Comment les flibustiers rencontrèrent le Poletais occupé à cerner tout seul une Cinquantaine espagnole.

Il faisait sombre encore ; le froid était vif ; à l’horizon les flots de l’océan des Antilles commençaient à prendre des teintes d’un rouge sanglant, le soleil n’allait pas tarder à surgir du sein des eaux.

Les voyageurs suivaient un chemin étroit et rocailleux bordé de chaque côté par les touffes vertes des sassafras ; ça et là surgissaient des groupes de cocotiers qui, aux derniers souffles de la brise expirante, balançaient leurs têtes touffues.

Au loin on apercevait la masse sombre et imposante de la plus épaisse forêt de l’Artibonite, dominée par le haut piton du morne de Curidas.

Le désert commençait à s’éveiller et tous ses hôtes mystérieux saluaient à leur manière le retour du jour.

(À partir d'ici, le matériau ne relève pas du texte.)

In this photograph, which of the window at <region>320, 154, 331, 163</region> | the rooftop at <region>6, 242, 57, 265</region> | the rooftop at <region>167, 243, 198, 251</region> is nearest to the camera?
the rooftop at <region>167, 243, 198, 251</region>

Les horribles pipas, crapauds à voix de bœuf, mugissaient au bord de quelque marais ignoré, au-dessus duquel tournoyaient en bourdonnant des myriades de mapires et de moustiques ; le campanero ou oiseau-cloche lançait à intervalles égaux sa note vibrante et monotone, les singes piaillaient à qui mieux mieux, les pecaris et les conocushi grognaient sourdement dans les broussailles épineuses, et de grands gypaètes à l’envergure énorme formaient d’immenses cercles dans l’air en poussant des cris rauques et saccadés, auxquels se mêlaient les miaulements stridents des chats sauvages et les chants joyeux des milliers d’oiseaux de toutes espèces et de toutes couleurs frileusement blottis sous la feuillée.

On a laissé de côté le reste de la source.